▶ [STATED EXERCISE] Format the lines of the listing as a JSON list of strings, one string per line and skipping blank lines, starting at the line containing "What is the overall" and continuing through the end of the listing.

▶ [RECORD EXCERPTS]
________________________
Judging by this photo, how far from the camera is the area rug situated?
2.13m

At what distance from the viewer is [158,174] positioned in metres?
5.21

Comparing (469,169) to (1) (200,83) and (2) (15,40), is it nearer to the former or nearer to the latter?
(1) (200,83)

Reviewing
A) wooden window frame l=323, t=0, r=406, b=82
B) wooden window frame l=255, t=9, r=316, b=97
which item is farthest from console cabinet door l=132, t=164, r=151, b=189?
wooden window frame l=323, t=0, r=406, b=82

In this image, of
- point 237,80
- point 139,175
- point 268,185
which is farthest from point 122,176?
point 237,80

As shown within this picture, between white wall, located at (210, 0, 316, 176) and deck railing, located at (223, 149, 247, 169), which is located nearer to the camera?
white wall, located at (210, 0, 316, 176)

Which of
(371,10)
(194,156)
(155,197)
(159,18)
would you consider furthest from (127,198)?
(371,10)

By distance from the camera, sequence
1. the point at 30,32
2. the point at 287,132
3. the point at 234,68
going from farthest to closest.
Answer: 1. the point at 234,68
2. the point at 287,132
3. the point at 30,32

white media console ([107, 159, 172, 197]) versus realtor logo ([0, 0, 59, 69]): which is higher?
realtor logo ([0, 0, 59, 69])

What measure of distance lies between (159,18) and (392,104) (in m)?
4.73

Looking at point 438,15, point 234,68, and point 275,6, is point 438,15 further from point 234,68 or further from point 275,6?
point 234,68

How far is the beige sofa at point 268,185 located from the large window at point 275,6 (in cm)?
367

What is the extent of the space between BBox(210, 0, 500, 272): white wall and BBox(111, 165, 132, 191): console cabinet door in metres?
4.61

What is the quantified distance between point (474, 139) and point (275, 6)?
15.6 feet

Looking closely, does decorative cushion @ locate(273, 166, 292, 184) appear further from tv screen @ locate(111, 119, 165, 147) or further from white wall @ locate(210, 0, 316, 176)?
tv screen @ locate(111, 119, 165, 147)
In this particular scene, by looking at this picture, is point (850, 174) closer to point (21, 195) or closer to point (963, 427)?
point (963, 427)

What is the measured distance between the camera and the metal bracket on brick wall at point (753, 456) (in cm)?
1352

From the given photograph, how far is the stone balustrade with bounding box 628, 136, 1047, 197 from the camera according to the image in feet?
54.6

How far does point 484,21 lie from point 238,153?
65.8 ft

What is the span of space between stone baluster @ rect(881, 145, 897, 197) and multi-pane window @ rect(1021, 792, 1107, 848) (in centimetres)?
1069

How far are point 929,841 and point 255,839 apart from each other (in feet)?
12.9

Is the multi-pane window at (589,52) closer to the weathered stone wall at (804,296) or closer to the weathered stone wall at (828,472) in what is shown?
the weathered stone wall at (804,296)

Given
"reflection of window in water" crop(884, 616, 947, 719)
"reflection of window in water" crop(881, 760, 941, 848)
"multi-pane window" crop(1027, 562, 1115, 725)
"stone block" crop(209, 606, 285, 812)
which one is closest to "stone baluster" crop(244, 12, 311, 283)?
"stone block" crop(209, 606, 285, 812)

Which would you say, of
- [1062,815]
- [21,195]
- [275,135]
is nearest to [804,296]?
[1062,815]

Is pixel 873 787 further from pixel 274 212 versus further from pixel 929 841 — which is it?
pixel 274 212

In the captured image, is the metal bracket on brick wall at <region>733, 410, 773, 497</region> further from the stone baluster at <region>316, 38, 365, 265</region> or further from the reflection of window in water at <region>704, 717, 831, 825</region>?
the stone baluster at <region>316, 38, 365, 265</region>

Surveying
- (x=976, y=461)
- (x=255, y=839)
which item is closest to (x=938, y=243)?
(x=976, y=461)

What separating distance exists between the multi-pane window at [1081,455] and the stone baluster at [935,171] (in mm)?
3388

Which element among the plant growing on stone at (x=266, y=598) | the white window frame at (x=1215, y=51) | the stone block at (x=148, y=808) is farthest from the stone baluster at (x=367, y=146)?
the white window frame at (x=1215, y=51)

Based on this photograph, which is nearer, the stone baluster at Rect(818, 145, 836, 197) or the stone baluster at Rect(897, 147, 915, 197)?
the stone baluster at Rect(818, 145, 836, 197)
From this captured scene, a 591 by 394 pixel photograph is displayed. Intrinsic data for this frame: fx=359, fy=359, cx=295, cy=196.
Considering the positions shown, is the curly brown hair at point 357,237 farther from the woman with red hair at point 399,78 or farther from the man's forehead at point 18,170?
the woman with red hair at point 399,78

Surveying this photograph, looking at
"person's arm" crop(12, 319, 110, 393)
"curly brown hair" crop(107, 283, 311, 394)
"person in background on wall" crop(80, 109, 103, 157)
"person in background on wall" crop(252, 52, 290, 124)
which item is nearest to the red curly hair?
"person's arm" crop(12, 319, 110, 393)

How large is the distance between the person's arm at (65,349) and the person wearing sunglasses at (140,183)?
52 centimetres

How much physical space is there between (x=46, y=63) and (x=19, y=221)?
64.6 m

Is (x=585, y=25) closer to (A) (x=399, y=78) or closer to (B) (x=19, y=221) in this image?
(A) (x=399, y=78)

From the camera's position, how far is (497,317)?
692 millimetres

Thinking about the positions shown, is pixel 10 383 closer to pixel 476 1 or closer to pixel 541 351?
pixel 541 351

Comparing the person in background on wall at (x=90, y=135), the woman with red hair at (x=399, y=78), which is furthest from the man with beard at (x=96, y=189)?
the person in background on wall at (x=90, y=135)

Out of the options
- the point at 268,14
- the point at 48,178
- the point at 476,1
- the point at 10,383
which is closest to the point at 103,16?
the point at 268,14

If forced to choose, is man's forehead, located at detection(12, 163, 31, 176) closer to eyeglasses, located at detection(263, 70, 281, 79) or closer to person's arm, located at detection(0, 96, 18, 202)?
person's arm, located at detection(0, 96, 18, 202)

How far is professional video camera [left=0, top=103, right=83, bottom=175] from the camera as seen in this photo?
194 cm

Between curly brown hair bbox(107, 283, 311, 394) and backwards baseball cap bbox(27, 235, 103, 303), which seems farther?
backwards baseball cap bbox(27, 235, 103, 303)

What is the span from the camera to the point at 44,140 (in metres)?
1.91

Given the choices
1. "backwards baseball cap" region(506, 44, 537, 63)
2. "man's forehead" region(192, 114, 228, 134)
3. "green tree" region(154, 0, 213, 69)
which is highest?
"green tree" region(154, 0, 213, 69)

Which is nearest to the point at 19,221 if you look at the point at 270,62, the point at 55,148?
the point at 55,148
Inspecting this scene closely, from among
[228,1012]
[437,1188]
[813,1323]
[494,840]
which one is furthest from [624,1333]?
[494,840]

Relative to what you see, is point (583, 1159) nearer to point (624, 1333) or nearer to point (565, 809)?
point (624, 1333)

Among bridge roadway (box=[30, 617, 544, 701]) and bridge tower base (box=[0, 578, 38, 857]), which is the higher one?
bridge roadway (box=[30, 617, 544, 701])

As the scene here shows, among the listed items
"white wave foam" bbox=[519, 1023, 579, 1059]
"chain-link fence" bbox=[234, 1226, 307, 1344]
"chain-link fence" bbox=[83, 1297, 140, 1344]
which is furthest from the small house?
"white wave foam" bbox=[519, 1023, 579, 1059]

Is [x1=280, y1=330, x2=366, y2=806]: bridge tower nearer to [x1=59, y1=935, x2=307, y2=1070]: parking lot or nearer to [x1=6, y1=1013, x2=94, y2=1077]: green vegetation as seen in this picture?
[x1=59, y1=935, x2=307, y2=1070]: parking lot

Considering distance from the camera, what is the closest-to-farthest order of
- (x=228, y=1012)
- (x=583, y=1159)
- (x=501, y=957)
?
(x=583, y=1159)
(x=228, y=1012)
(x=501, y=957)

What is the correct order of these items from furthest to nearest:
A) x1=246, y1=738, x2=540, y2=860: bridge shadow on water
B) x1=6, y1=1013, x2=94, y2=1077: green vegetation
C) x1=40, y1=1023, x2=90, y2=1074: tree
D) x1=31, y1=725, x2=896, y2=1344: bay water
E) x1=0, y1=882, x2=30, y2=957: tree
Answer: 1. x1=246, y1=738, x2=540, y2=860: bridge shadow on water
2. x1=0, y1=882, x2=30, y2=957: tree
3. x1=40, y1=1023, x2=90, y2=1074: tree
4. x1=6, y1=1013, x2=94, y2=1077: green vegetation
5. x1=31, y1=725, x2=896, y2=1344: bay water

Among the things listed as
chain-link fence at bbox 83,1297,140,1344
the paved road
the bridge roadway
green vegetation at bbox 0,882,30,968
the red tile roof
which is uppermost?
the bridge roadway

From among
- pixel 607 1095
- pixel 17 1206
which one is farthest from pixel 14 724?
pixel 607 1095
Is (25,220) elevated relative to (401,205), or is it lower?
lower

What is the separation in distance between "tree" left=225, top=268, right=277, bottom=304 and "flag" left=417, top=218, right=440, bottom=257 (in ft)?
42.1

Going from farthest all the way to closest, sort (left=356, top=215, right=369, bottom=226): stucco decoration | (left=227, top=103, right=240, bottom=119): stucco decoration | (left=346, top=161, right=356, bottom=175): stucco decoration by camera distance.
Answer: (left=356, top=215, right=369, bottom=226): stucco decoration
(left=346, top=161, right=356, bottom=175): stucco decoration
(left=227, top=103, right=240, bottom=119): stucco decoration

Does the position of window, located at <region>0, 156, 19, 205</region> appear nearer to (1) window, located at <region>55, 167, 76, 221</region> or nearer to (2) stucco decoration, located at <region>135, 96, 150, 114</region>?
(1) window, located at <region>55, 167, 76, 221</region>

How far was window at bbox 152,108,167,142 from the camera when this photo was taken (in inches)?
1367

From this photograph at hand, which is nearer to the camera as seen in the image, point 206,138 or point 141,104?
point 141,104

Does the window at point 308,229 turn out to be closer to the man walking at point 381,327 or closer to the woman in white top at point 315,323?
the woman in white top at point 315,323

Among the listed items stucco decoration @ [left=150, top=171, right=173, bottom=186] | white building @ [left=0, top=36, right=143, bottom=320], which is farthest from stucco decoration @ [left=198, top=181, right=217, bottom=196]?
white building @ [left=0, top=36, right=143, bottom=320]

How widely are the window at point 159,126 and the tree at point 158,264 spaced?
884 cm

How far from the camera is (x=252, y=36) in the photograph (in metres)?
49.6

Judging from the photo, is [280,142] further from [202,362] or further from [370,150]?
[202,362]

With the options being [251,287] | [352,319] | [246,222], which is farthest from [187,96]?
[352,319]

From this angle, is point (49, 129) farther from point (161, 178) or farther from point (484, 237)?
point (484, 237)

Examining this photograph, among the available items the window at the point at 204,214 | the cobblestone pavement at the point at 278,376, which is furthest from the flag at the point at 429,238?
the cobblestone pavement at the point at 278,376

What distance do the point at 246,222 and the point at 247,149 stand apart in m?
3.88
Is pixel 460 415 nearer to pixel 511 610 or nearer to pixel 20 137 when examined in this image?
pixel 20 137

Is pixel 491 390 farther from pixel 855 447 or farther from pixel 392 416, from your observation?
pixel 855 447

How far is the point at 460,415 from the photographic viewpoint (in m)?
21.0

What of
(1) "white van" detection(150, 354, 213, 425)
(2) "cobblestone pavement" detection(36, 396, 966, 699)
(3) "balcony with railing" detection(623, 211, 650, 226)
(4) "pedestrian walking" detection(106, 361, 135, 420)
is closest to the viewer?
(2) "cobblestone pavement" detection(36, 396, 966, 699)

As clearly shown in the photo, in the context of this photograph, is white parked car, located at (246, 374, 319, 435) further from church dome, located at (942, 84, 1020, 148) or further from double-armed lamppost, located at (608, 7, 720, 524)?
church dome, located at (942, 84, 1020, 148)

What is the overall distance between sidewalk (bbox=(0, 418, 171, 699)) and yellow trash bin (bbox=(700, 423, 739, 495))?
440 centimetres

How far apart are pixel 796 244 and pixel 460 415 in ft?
________________________
▶ [COMPLETE RESPONSE]
[
  "What is the overall distance between sidewalk (bbox=(0, 418, 171, 699)) and yellow trash bin (bbox=(700, 423, 739, 495))?",
  "440 centimetres",
  "How far apart are pixel 796 244 and pixel 460 415 in ft?"
]